- Bluebird Bio Inc BLUE is about to become the seller of the two most expensive drugs in the U.S. and probably the world. The price tag of $3 million is already facing backlash.
- Two FDA approvals this year might have saved the company from the financial abyss. But Bluebird will be cash-strapped for a while, the WSJ reported.
- In April, Bluebird laid off around 30% of its workforce.
- In September, the FDA approved Skysona to slow the progression of neurologic dysfunction in boys 4-17 years of age with early, active cerebral adrenoleukodystrophy (CALD).
- Related: FDA Okays bluebird bio's $3M Gene Therapy For Rare Neurological Disorder In Boys: What Investors Should Know
- In August, FDA approved Bluebird's Zynteglo (beti-cel), a one-time gene therapy custom-designed for beta‑thalassemia.

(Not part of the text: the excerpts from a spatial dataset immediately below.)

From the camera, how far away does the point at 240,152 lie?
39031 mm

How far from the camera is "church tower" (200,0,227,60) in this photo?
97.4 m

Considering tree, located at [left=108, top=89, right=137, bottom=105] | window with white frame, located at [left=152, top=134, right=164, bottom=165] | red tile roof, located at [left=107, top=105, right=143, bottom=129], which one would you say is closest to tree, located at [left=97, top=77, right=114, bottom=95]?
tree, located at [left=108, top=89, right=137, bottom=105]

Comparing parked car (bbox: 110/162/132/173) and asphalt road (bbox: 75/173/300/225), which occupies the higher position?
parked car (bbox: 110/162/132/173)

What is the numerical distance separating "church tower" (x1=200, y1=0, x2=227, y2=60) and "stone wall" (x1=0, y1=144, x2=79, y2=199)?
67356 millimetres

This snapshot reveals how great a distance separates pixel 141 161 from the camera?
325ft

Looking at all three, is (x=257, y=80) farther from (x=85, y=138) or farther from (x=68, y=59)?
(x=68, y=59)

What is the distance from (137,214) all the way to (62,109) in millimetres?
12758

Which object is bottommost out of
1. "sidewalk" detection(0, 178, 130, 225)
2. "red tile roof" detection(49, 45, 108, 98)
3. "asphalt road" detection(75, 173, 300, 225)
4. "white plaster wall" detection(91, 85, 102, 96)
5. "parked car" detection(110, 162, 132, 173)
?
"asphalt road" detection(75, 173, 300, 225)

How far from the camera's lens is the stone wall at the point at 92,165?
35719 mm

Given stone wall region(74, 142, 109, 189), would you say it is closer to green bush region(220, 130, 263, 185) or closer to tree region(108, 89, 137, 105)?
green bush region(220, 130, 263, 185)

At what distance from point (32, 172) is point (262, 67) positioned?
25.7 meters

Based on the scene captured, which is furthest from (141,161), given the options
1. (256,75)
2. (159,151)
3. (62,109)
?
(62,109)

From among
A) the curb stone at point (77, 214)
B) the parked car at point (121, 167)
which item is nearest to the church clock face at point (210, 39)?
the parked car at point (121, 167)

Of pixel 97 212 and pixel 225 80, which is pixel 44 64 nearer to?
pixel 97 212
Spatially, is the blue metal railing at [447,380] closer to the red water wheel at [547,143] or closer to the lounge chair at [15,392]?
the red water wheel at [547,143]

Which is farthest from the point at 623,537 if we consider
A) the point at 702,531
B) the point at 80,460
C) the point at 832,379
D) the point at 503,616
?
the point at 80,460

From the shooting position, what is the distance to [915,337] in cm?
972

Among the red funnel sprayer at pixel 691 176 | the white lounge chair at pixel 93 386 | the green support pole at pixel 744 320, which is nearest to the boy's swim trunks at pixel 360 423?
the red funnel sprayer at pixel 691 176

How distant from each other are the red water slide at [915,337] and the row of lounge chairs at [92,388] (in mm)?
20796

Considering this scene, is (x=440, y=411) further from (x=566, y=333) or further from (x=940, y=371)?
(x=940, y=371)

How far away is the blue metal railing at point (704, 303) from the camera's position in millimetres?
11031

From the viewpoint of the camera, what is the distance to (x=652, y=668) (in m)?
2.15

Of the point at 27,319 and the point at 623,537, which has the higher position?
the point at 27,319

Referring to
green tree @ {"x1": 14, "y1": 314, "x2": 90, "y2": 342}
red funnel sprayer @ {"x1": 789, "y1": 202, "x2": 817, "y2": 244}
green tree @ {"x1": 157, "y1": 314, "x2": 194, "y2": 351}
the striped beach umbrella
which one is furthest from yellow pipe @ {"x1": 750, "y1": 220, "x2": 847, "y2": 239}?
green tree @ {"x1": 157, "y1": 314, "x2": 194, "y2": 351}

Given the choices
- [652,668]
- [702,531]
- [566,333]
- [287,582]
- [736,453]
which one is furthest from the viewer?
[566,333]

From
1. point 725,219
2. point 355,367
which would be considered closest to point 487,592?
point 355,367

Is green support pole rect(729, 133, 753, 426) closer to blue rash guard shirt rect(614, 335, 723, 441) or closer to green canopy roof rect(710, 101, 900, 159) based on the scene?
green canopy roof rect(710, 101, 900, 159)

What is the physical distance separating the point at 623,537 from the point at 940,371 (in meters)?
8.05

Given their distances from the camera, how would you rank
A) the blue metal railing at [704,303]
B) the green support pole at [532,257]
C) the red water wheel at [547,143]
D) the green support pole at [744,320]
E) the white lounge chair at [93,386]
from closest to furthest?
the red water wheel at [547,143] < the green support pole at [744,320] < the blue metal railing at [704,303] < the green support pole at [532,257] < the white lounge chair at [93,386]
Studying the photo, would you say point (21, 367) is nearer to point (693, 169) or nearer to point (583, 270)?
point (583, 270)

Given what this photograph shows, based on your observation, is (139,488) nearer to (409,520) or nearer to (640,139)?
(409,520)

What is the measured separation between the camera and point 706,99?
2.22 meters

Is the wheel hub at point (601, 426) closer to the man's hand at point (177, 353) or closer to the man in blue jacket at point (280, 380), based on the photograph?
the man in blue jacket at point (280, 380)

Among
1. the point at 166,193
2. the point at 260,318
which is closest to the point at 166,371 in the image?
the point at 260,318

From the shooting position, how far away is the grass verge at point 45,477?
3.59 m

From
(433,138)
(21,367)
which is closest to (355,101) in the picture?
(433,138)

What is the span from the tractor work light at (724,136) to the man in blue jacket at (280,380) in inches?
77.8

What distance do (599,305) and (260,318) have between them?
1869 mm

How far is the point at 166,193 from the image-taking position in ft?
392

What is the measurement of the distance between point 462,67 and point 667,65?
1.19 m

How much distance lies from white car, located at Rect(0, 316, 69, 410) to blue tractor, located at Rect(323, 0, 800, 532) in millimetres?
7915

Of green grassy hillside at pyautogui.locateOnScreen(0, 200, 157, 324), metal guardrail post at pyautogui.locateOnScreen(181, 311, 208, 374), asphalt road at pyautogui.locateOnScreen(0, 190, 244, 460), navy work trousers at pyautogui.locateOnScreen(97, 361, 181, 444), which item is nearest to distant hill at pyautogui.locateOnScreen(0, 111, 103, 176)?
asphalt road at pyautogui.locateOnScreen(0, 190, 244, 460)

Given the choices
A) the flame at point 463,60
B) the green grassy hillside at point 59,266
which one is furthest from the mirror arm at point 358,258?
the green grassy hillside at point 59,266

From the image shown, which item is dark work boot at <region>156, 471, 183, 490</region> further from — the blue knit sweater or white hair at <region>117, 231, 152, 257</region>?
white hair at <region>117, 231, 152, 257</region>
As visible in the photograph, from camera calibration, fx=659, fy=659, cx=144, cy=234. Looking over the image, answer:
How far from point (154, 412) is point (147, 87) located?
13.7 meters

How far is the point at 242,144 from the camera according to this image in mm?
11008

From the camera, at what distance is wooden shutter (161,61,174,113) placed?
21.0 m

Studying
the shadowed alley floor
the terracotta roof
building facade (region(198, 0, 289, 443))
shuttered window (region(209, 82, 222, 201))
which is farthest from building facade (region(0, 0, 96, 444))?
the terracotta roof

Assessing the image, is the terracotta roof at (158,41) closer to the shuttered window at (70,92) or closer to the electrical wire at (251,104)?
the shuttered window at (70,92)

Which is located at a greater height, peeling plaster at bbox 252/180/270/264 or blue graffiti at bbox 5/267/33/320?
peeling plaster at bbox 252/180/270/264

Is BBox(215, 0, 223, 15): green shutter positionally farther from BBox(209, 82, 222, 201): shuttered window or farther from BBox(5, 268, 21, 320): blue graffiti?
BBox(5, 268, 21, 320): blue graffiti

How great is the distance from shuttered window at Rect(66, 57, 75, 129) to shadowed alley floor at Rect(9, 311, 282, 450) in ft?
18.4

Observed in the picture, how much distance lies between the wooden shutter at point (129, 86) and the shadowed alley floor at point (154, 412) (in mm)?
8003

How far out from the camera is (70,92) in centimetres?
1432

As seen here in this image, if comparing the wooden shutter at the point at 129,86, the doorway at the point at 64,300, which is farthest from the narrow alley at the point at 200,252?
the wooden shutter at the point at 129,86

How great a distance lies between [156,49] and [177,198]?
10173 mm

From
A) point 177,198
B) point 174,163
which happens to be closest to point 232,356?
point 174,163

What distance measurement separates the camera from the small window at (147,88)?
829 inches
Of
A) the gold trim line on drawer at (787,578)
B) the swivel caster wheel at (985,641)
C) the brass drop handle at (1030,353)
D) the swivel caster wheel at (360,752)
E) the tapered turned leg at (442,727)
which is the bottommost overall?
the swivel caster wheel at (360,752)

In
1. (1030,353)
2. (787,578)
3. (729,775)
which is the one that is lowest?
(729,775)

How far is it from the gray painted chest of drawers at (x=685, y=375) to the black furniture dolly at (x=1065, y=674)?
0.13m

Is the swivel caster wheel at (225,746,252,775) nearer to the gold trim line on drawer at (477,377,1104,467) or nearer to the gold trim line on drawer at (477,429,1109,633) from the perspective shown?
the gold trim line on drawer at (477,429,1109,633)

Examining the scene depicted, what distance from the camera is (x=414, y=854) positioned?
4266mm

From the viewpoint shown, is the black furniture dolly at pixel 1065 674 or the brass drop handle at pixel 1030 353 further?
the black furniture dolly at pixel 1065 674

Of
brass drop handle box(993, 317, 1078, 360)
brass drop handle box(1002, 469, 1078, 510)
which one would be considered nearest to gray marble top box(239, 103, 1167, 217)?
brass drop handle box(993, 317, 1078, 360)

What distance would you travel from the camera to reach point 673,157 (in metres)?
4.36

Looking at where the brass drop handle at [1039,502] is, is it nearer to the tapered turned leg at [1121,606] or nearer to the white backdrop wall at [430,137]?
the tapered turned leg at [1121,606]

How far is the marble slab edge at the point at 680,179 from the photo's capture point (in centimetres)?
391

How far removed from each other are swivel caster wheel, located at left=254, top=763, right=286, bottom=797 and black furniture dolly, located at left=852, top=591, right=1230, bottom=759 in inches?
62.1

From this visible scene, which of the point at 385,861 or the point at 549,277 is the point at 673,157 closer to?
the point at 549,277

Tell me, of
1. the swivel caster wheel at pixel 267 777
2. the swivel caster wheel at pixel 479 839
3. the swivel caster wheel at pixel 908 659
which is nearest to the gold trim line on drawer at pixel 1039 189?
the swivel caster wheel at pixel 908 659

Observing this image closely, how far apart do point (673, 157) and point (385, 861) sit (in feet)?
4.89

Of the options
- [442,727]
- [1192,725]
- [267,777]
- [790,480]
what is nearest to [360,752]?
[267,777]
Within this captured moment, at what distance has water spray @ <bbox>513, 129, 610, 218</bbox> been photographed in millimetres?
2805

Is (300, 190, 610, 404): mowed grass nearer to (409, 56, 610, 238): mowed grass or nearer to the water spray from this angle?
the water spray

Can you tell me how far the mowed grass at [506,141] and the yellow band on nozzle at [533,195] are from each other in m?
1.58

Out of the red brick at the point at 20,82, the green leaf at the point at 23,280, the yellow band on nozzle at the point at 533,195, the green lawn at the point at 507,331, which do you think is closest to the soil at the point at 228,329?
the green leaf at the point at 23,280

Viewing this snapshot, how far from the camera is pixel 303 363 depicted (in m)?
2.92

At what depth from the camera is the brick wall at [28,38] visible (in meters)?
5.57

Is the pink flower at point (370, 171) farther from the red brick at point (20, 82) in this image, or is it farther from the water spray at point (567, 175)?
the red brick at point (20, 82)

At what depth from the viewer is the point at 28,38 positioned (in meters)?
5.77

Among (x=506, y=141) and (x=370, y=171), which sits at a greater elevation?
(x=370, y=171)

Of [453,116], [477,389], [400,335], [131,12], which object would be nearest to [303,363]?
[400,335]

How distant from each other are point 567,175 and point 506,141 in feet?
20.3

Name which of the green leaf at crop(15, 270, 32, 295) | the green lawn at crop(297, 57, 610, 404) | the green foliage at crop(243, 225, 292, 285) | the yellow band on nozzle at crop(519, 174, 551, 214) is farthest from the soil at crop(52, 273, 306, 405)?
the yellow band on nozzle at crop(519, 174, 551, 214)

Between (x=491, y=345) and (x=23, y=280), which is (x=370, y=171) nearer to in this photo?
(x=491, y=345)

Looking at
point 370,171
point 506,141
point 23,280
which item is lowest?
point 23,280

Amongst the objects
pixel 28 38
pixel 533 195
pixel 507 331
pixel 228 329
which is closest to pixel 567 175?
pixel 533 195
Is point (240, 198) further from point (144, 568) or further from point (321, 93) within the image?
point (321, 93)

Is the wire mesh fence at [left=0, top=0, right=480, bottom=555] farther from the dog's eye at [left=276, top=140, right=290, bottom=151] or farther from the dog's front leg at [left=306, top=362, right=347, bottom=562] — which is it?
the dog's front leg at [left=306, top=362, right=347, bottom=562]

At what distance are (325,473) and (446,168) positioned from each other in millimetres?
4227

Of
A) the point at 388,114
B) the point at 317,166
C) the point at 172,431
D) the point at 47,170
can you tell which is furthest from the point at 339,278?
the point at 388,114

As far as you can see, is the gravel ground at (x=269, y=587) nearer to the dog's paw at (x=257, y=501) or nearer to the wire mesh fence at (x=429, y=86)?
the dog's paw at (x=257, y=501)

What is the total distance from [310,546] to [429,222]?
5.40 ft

- Related: Bluebird's Gene Therapy Scores US Approval For Genetic Blood Disorder, Probably The Most Expensive
- Beta thalassemia and CALD afflict tiny portions of the population, limiting their economic potential.
- The report cited an analyst at RBC Capital Markets that with only an estimated 1,300 people with transfusion-dependent beta-thalassemia in the U.S., sales for the two treatments might reach just over $200 million by 2030.
- The company expects 2022 cash burn of almost $340 million. As of the second quarter, it had about $218 million in cash and equivalents.
- The company "has a clear path to financial sustainability and considerable positive momentum as we approach the anticipated BLA filing for lovo-cel for sickle cell disease in Q1 2023," the report cited a spokeswoman.
- While approval certainly would boost the company's prospects, it could still face competition from other gene therapy players like Vertex Pharmaceuticals Inc VRTX and CRISPR Therapeutics AG CRSP.
- Price Action: BLUE shares are down 3.47% at $6.11 on the last check Monday.